European stock exchanges are increasingly turning to market data sales to compensate for adverse market conditions that should have resulted in a downturn in equity market revenues such as declining equity trading volumes, shrinking market share, and a diminishing customer base.
This shift has dramatically driven up the cost of equity market data, which is essential for issuers, investors, and market intermediaries to conduct their daily business, according to research by Market Structure Partners.
The research, commissioned by a coalition of trade and other industry associations, presents a critical analysis of how the equity market data business and fee structures of Europe’s largest exchanges (Deutsche Börse, Euronext, LSEG, Nasdaq Nordics and SIX Swiss Exchange Ltd) have evolved and how it stifles growth and innovation.
Thomas Richter, CEO of the German Investment Funds Association, BVI, said: “Asset managers are legally forced to use stock market prices, benchmarks, credit ratings, and other data from third-party providers.
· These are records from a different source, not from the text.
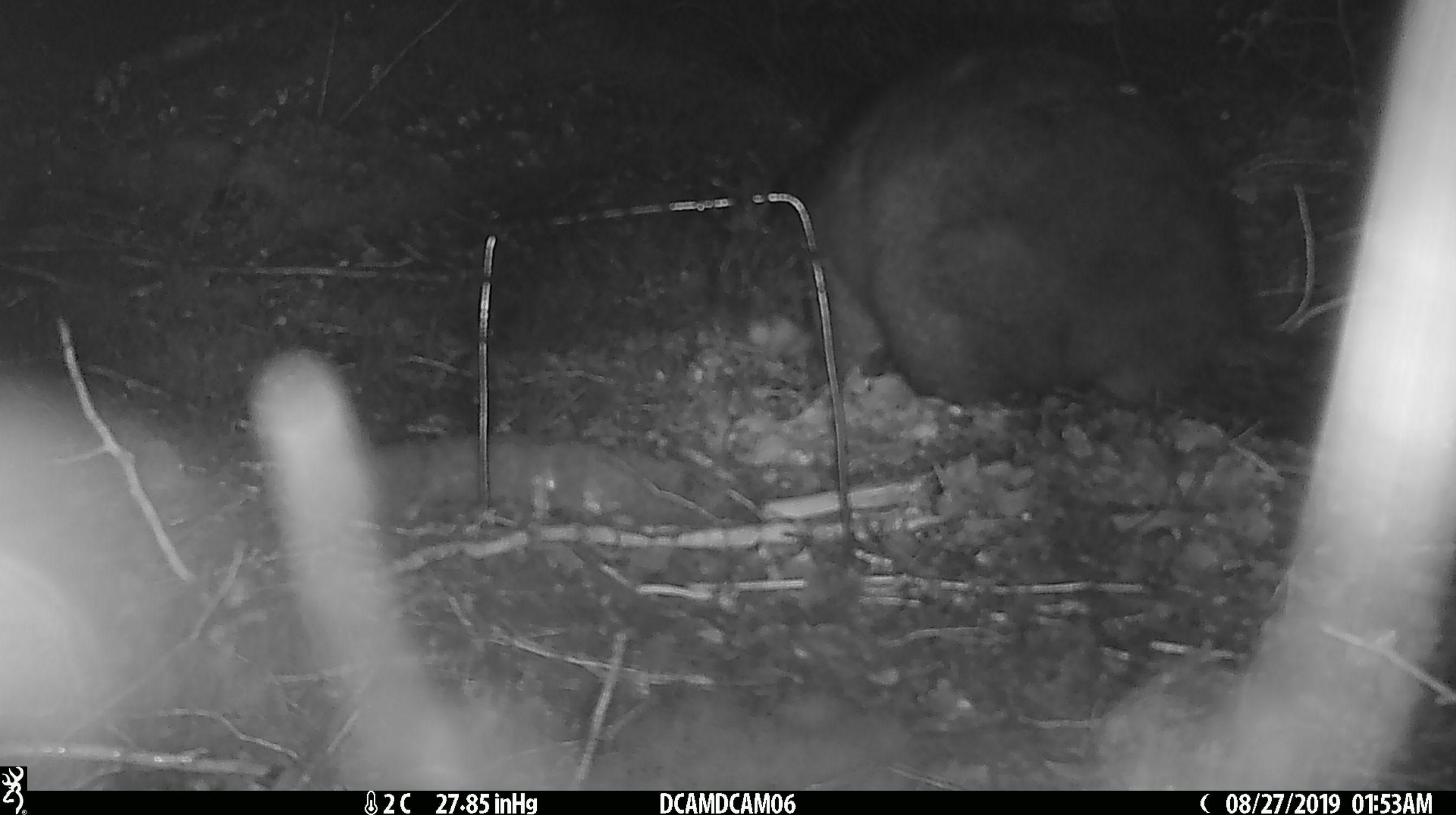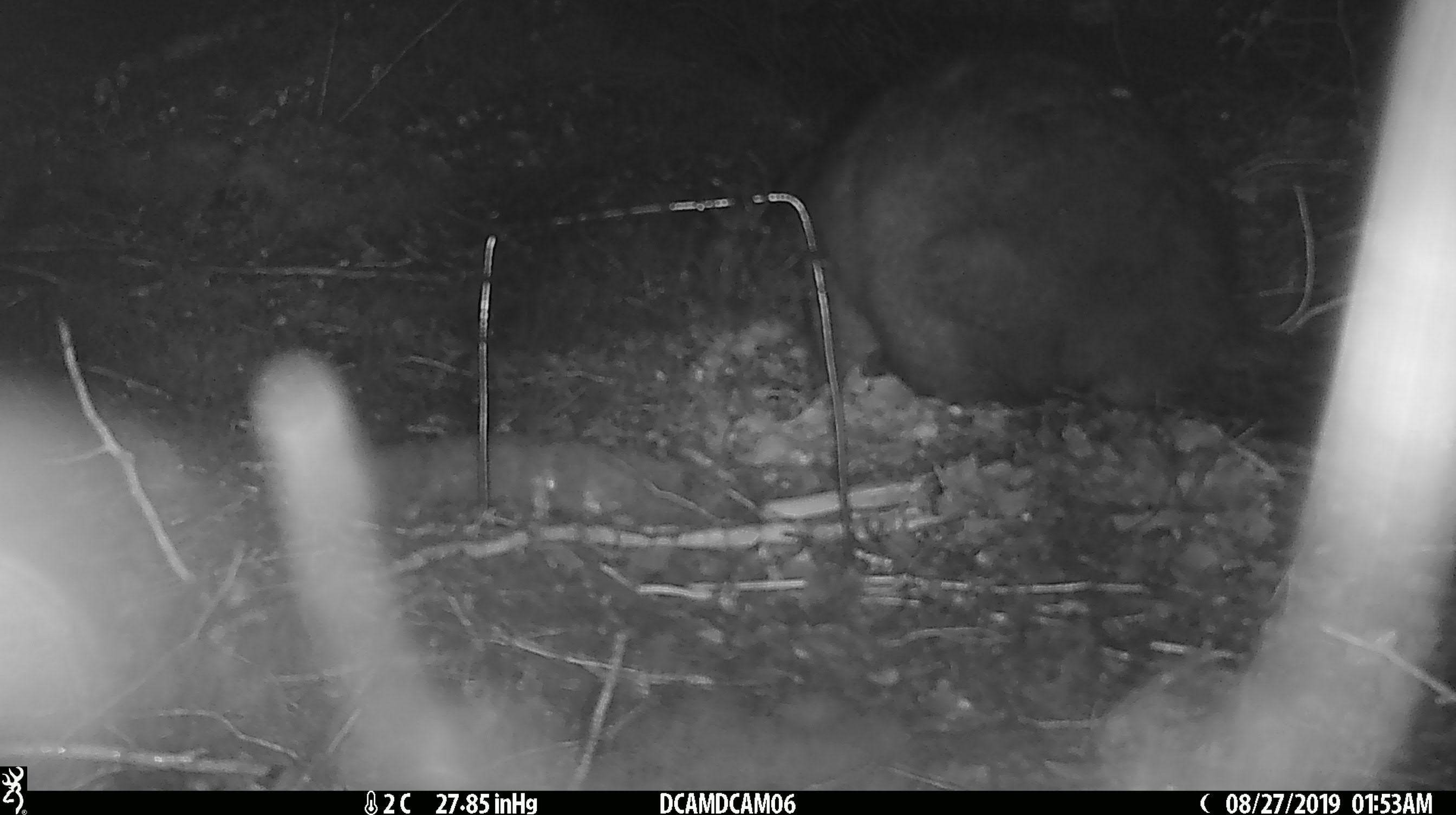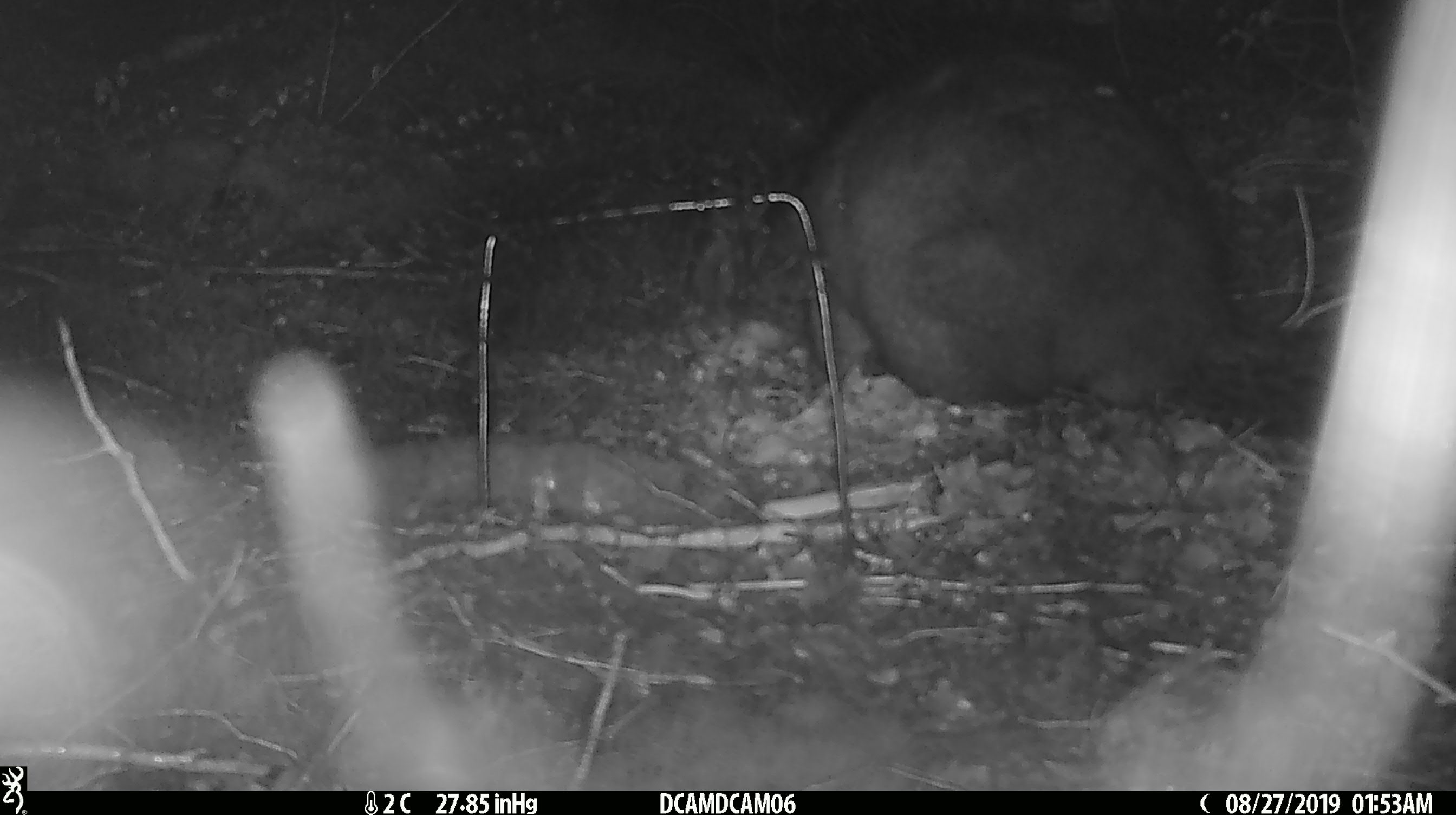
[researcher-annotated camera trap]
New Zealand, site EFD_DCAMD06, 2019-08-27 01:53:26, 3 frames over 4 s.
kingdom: Animalia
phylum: Chordata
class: Mammalia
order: Diprotodontia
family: Phalangeridae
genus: Trichosurus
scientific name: Trichosurus vulpecula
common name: common brushtail possum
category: possum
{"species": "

Because of the existing oligopoly market structures with only a few providers per segment, there is a case for competition law authorities. We call for an EU data vendor act that regulates the commercial behaviour of these entities. Because if we don’t, the already considerable cost pressure in the fund industry will intensify even further – also to the disadvantage of the consumers.”
Tanguy van de Werve, Director General of EFAMA, said: “Competitiveness is high on the policy agenda, including boosting the competitiveness of EU capital markets. Addressing the harmful impact of the oligopoly at the heart of market data access would lower trading costs, encourage new market entrants, and promote innovation. EU capital markets are underperforming their global peers, a trend that has only solidified over the last few years. Tackling high market data costs should be an obvious choice for policymakers looking to reinvigorate European capital markets.”